_What you need to do_:
**1)** In the Electoral College discussion, how many years does the writer say women went without the right to vote?
**2)** Extend the Electoral College discussion with one more paragraph in the same voice, beginning right after its last sentence.

_Passage shown_:
• • •
The argument is that we are not a democracy, but a Constitutional Republic, which the Founding Fathers created on purpose in an effort to have small low population areas have at least some of the clout of large highly populated areas. Also, as billb pointed out, to make an election taking place in multiple states manageable.
"Hence it is that democracies have ever been spectacles of turbulence and contention; have ever been found incompatible with personal security or the rights of property; and in general have been as short in their lives as they have been violent in their deaths... A republic, by which I mean a government in which a scheme of representation takes place, opens a different prospect and promises the cure for which we are seeking." ~~James Madison
Essentially all of these "arguments" say that it was a good idea at the beginning so we should keep doing it. Well, they came to a compromise allowing slave states to count each slave as 3/5's of a person for purposes of giving slave states more Electoral College votes even though slaves couldn't vote. That lasted 90 years. I guess 90 years isn't long enough to become sacrosanct. Women didn't have the right to vote originally either. That lasted 140 years. I guess that wasn't long enough to become sacrosanct either. Maybe if the misogynists could have held on for just another 10 years, then maybe 150 years would have been enough to make women not voting a sacrosanct part of the Constitution.
• • •
_Provided information_:
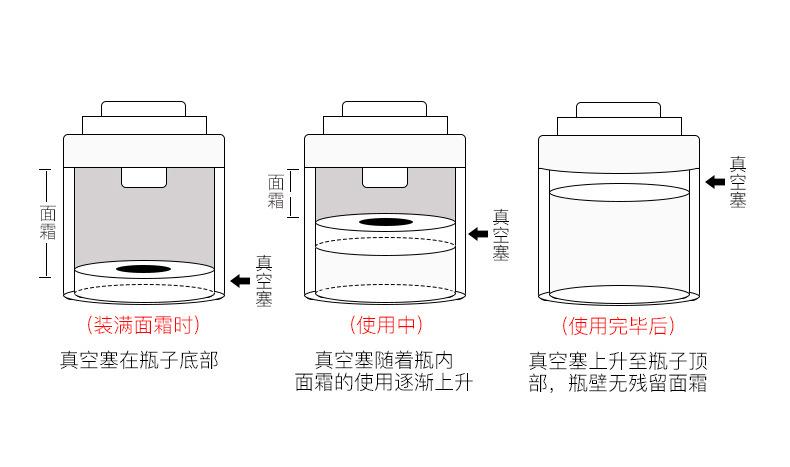 面霜

真空塞

(装满面霜时)

真空塞在瓶子底部

面霜

真空塞

(使用中)

真空塞随着瓶内面霜的使用逐渐上升

真空塞

(使用完毕后)

真空塞上升至瓶子顶部，瓶壁无残留面霜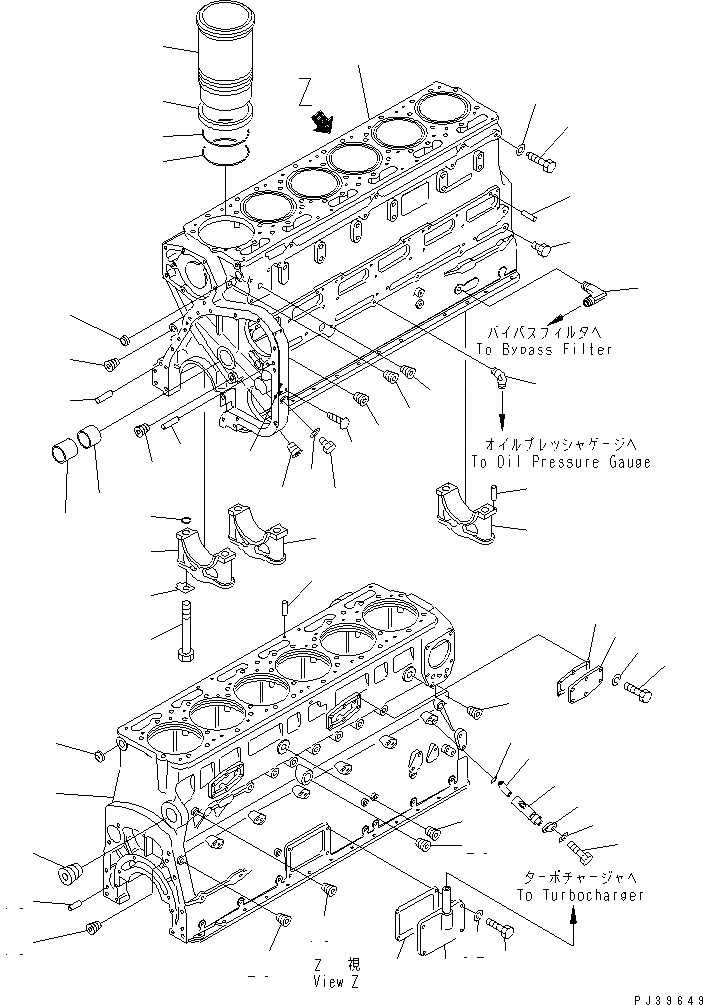 Z

バイパスフィルタへ
To Bypass Filter

オイルプレッシャゲージへ
To Oil Pressure Gauge

ターボチャージャへ
To Turbocharger

Z 視
View Z

PJ39649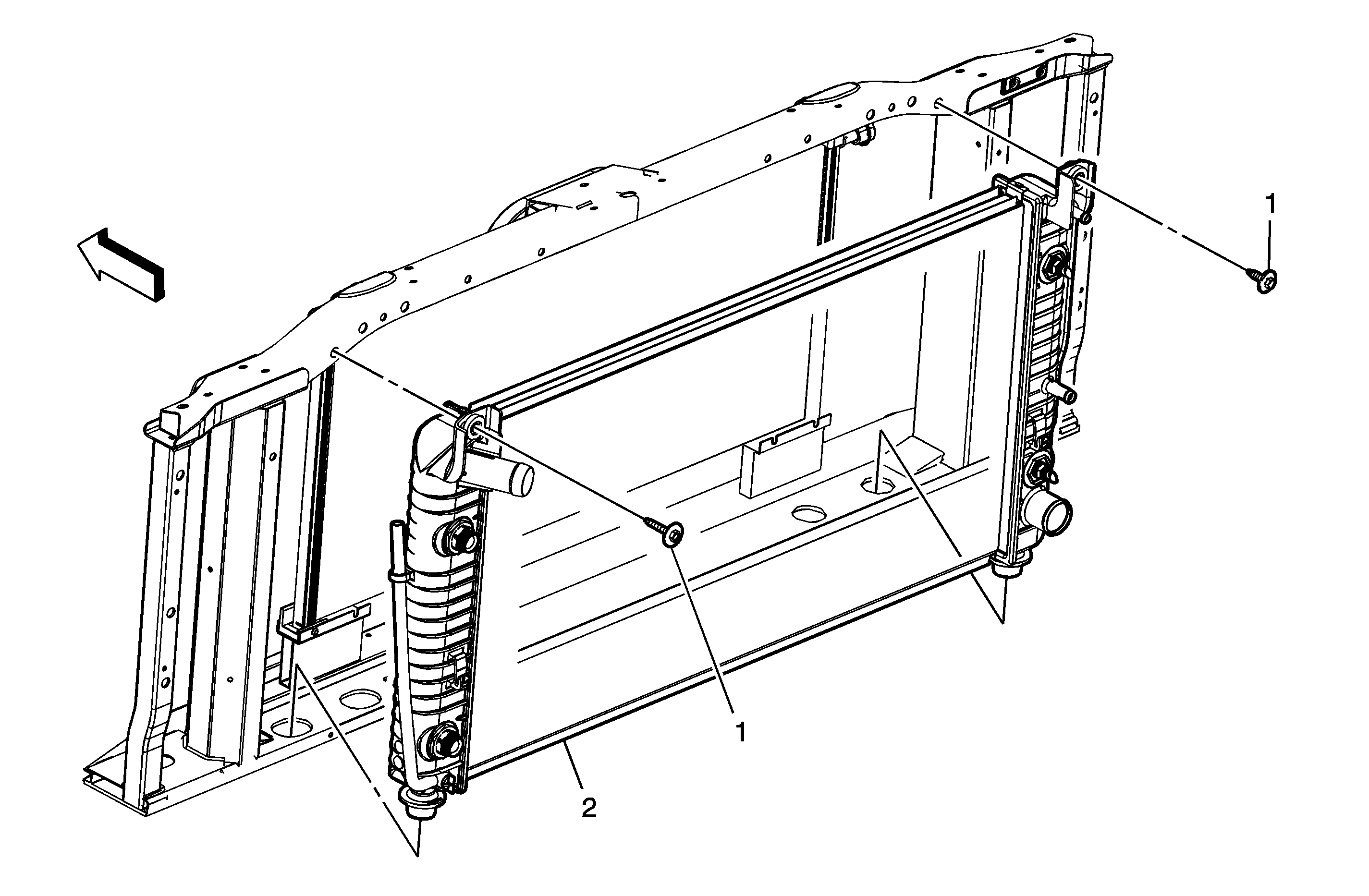 1
1
2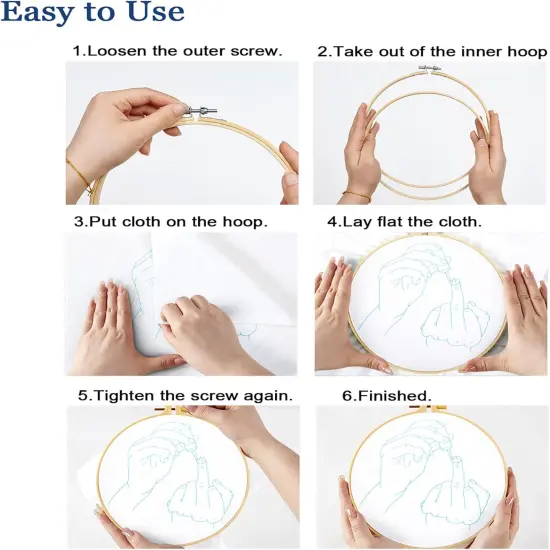 Easy to Use

1.Loosen the outer screw.

2.Take out of the inner hoop

3.Put cloth on the hoop.

4.Lay flat the cloth.

5.Tighten the screw again.

6.Finished.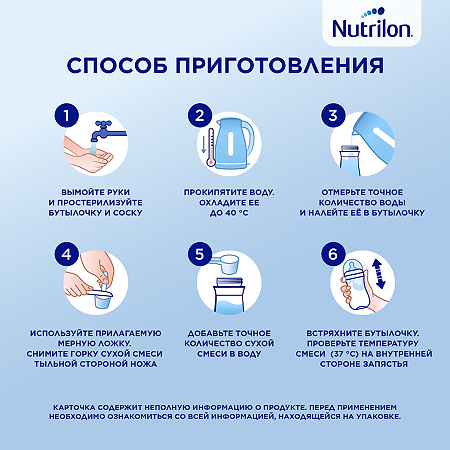 Nutrilon

СПОСОБ ПРИГОТОВЛЕНИЯ

1
ВЫМОЙТЕ РУКИ И ПРОСТЕРИЛИЗУЙТЕ БУТЫЛОЧКУ И СОСКУ

2
ПРОКИПЯТИТЕ ВОДУ. ОХЛАДИТЕ ЕЕ ДО 40 °C

3
ОТМЕРЬТЕ ТОЧНОЕ КОЛИЧЕСТВО ВОДЫ И НАЛЕЙТЕ ЕЁ В БУТЫЛОЧКУ

4
ИСПОЛЬЗУЙТЕ ПРИЛАГАЕМУЮ МЕРНУЮ ЛОЖКУ. СНИМИТЕ ГОРКУ СУХОЙ СМЕСИ ТЫЛЬНОЙ СТОРОНОЙ НОЖА

5
ДОБАВЬТЕ ТОЧНОЕ КОЛИЧЕСТВО СУХОЙ СМЕСИ В ВОДУ

6
ВСТРЯХНИТЕ БУТЫЛОЧКУ. ПРОВЕРЬТЕ ТЕМПЕРАТУРУ СМЕСИ (37 °C) НА ВНУТРЕННЕЙ СТОРОНЕ ЗАПЯСТЬЯ

КАРТОЧКА СОДЕРЖИТ НЕПОЛНУЮ ИНФОРМАЦИЮ О ПРОДУКТЕ. ПЕРЕД ПРИМЕНЕНИЕМ НЕОБХОДИМО ОЗНАКОМИТЬСЯ СО ВСЕЙ ИНФОРМАЦИЕЙ, НАХОДЯЩЕЙСЯ НА УПАКОВКЕ.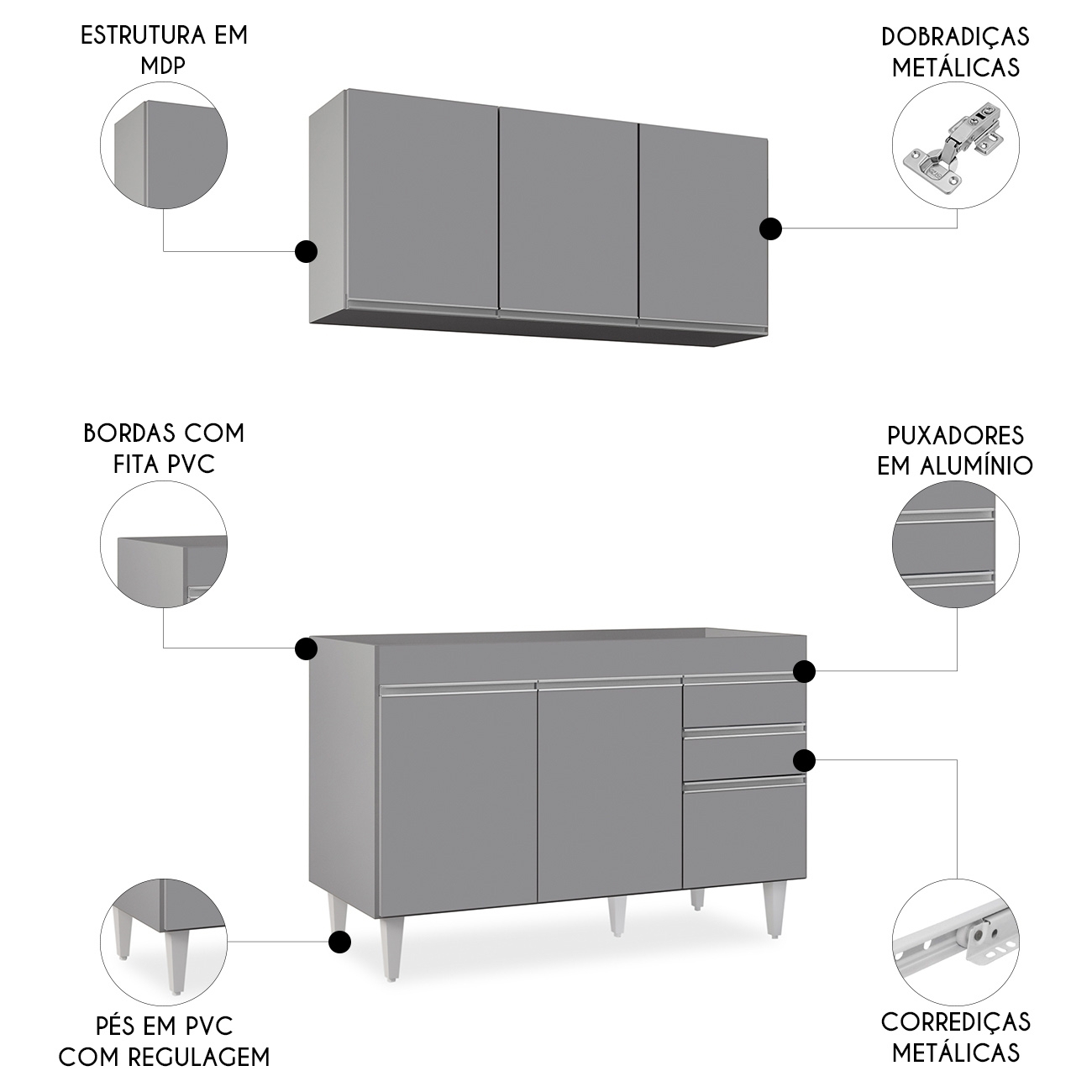 ESTRUTURA EM MDP

DOBRADIÇAS METÁLICAS

BORDAS COM FITA PVC

PUXADORES EM ALUMÍNIO

PÉS EM PVC COM REGULAGEM

CORREDIÇAS METÁLICAS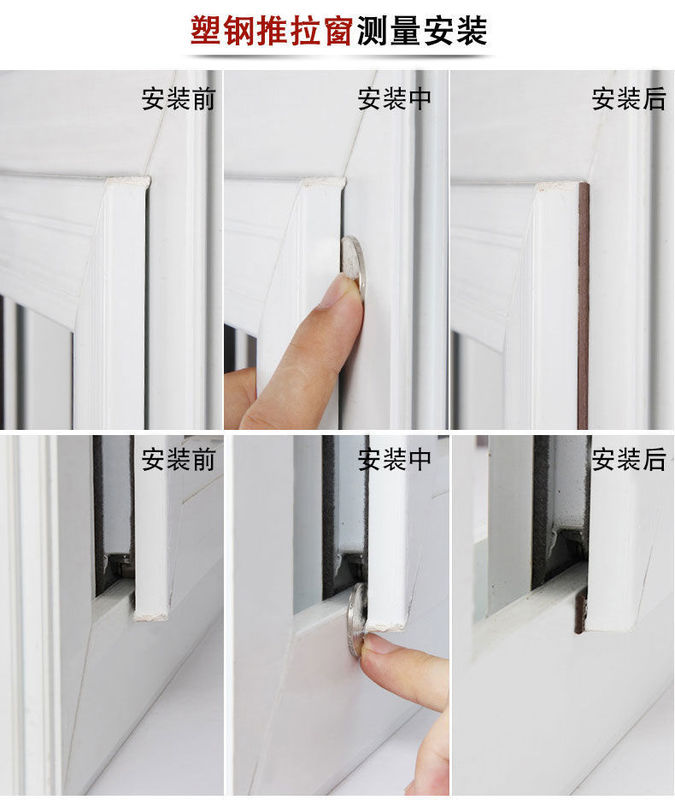 塑钢推拉窗测量安装

安装前

安装中

安装后

安装前

安装中

安装后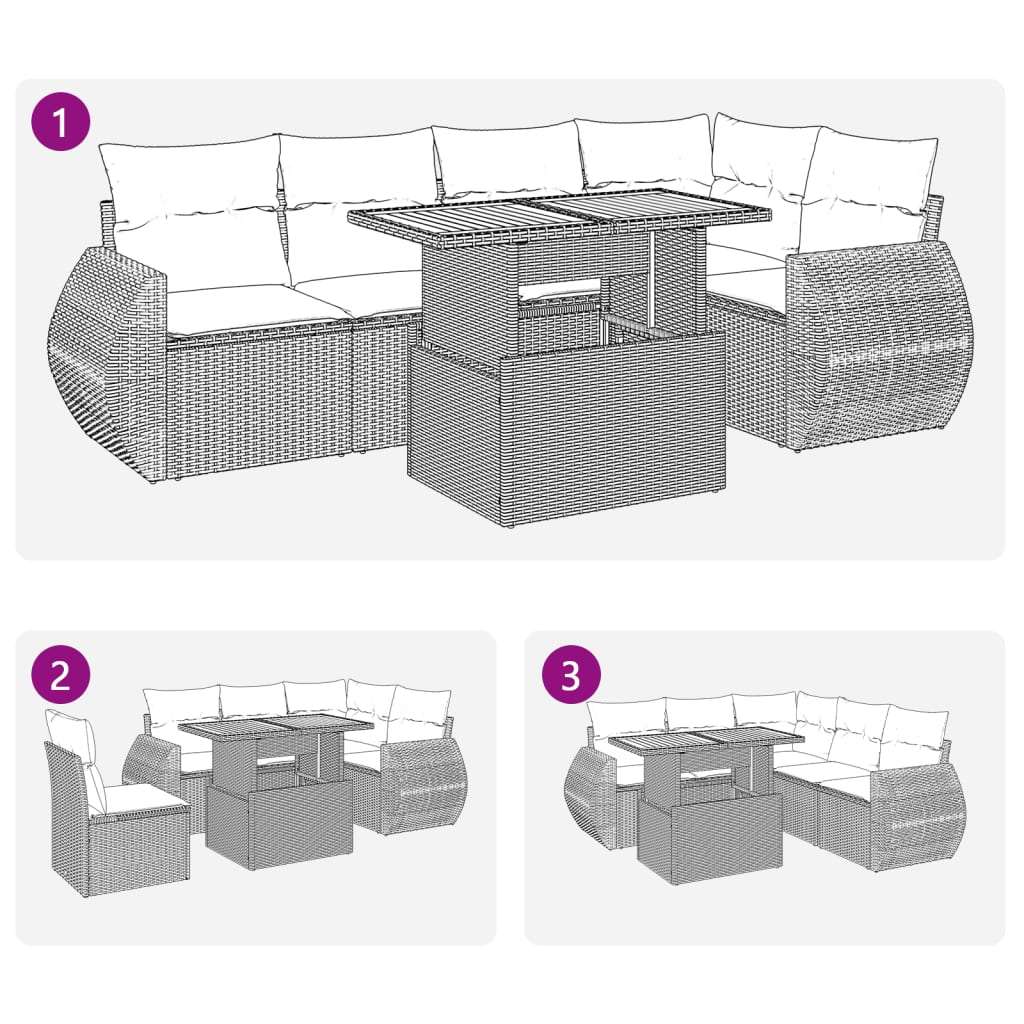 1

2

3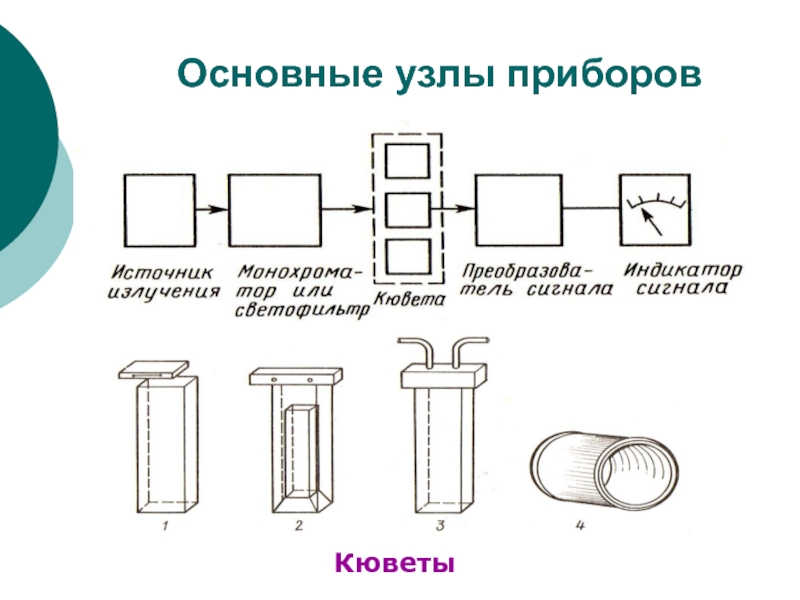 Основные узлы приборов

Источник излучения

Монохроматор или светофильтр

Кювета

Преобразователь сигнала

Индикатор сигнала

1

2

3

4

Кюветы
• • •
_Exercise answers_:
**1)** 140 years.

**2)**
Can anyone name one example in the last 150 years where having the Electoral College resulted in the U.S. having a clearly better person elected president than the person who would have been president under a "plurality of the popular vote wins the presidency" way of doing things? (I can definitely think of an example within the last 11 years where we ended up with someone worse as president because of the Electoral College.)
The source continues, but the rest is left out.